Advanced search  
Pages: [1]   Go Down

Author Topic: Betty's Notebook dispute  (Read 8224 times)

Ric Gillespie

  • Executive Director
  • Administrator
  • *
  • Posts: 6098
  • "Do not try. Do or do not. There is no try" Yoda
Betty's Notebook dispute
« on: June 27, 2021, 08:16:17 AM »

I've been having an interesting discussion on Facebook with Japanese Capture advocate Les Kinney. I offer it here to the Forum for consideration and comment.

Les Kinney
Has Tighar ever released the complete diary?
Why would Amelia tell George to get a suitcase out of the closet when she should have been telling her location?

Ric Gillespie
Les Kinney Betty’s notebook is not a diary. It’s a notebook she kept by the family radio for making sketches and sometimes writing down the lyrics of her favorite songs. All of the pages relating to what she heard from Earhart are on the TIGHAR website.
She didn’t say where she was because she didn’t know where she was. All she could do was describe her surroundings.
Before she made her 1935 flight from Hawaii to California, she wrote a letter to her mother who was house-sitting in North Hollywood. She said there were some papers in a briefcase that should be destroyed if she didn’t survive the flight. In 1937 it was her husband who was in California. It was looking like she might not survive so she reminded him about the papers that should be destroyed.


Les Kinney
I'm familiar with Amelia's secret papers. They are variously described in a couple of the Earhart bios. I have no reason to believe they didn't exist.
With that said, in 1968, Don Kothera had a lengthy conversation with Margo Decarie which he reduced to notes. As you know, Decarie was Amelia's part-time secretary and house friend. Among other things, Decarie told Kothera that Amelia handed her a thick manila type envelope just prior to the last flight take-off from Burbank. Amelia said, "If I don't come back, destroy this, If I do, return it to me. It means nothing to anyone except me."
I have always been intrigued by the contents - perhaps an emotional affair?
Kothera asked Decarie what she did with the package. Decarie answered, " I honored her wishes." When Amelia never returned, Decarie burnt the package.
I recorded all this in an interview with Don Kothera, who by the way had no knowledge of this secret package prior to Decarie's statements.
So, the idea that Amelia would take the time to send a message to her husband to get rid of the papers in a suitcase is rather far-fetched considering Amelia had already planned for their disposal.
Ric, why not release the entire journal of Betty? it would be the sensible thing to do - you can't just introduce evidence without the complete journal being subject to scrutiny.
•••••
> _REQUIRED ACTION 1_: Transcribe the forum thread about Betty's Notebook word for word, starting with "With that said, in" and going on through "burnt the package.".
> _REQUIRED ACTION 2_: In the forum thread about Betty's Notebook, what did Decarie do with the package when Amelia never returned?
The entries that follow the forum thread about Betty's Notebook were drawn from a separate source.
•••••
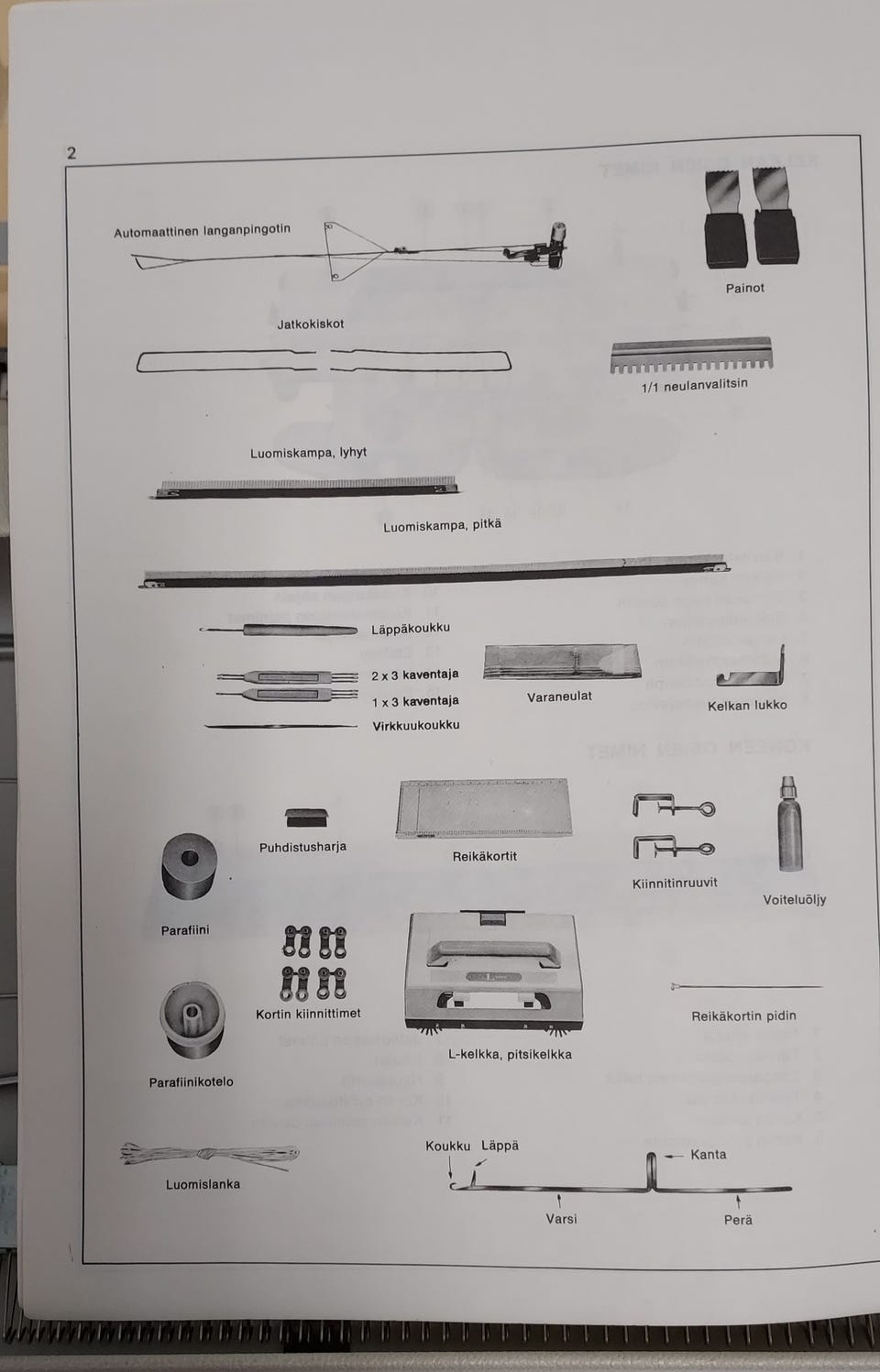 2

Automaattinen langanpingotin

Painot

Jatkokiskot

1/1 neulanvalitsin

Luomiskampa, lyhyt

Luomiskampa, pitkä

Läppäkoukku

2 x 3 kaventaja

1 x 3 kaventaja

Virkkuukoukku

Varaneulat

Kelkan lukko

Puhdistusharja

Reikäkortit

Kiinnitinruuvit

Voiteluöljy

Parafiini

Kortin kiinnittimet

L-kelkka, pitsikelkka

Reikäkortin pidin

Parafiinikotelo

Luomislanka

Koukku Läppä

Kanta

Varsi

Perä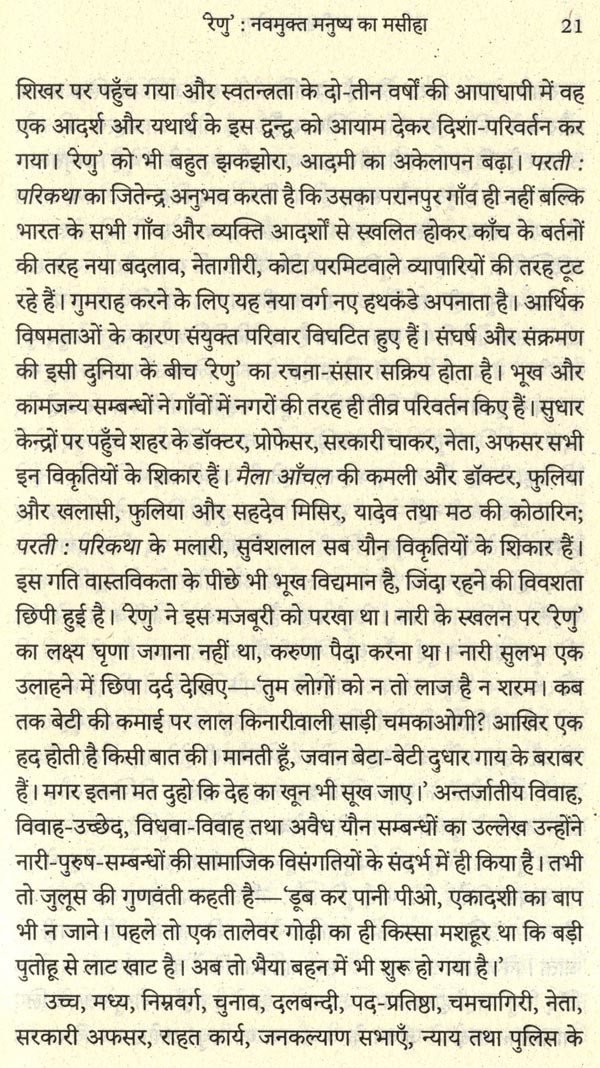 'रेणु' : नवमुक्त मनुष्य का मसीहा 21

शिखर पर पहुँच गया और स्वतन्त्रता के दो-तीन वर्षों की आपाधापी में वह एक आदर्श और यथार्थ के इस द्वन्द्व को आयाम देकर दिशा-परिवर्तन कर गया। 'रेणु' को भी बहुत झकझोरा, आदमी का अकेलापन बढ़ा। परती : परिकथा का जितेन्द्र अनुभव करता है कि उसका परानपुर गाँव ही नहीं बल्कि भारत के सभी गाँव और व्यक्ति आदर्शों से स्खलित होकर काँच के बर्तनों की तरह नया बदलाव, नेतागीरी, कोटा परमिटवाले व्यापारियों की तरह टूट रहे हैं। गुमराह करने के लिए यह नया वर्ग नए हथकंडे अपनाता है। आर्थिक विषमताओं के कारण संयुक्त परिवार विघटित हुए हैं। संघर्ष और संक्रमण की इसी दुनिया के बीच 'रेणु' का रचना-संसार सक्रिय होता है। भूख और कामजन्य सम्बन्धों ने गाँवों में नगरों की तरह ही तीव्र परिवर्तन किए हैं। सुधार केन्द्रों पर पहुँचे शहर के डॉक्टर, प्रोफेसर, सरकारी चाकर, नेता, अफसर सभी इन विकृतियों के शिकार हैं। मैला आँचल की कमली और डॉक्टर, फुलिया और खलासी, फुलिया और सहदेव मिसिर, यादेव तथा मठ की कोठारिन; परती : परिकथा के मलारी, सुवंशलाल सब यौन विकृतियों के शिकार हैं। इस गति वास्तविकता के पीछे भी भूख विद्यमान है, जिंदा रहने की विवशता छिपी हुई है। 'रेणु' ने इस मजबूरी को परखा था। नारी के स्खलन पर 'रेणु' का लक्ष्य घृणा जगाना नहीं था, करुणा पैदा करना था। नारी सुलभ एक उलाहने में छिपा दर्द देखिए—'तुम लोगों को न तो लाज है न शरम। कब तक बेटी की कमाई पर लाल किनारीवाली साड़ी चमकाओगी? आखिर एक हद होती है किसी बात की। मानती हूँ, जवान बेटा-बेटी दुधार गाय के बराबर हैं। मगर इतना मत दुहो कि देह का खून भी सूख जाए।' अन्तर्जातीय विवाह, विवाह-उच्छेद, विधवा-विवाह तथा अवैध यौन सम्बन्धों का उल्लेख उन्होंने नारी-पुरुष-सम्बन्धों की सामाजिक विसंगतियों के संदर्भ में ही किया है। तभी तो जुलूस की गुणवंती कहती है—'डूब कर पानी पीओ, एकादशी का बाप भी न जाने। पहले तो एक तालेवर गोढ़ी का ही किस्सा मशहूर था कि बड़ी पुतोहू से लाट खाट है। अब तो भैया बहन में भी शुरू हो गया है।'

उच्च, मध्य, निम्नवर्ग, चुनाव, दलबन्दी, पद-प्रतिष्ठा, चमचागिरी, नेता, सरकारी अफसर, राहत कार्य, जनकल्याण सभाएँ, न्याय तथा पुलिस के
•••••
> _EXERCISE ANSWER 1_:
With that said, in 1968, Don Kothera had a lengthy conversation with Margo Decarie which he reduced to notes. As you know, Decarie was Amelia's part-time secretary and house friend. Among other things, Decarie told Kothera that Amelia handed her a thick manila type envelope just prior to the last flight take-off from Burbank. Amelia said, "If I don't come back, destroy this, If I do, return it to me. It means nothing to anyone except me."
I have always been intrigued by the contents - perhaps an emotional affair?
Kothera asked Decarie what she did with the package. Decarie answered, " I honored her wishes." When Amelia never returned, Decarie burnt the package.

> _EXERCISE ANSWER 2_: She burnt it.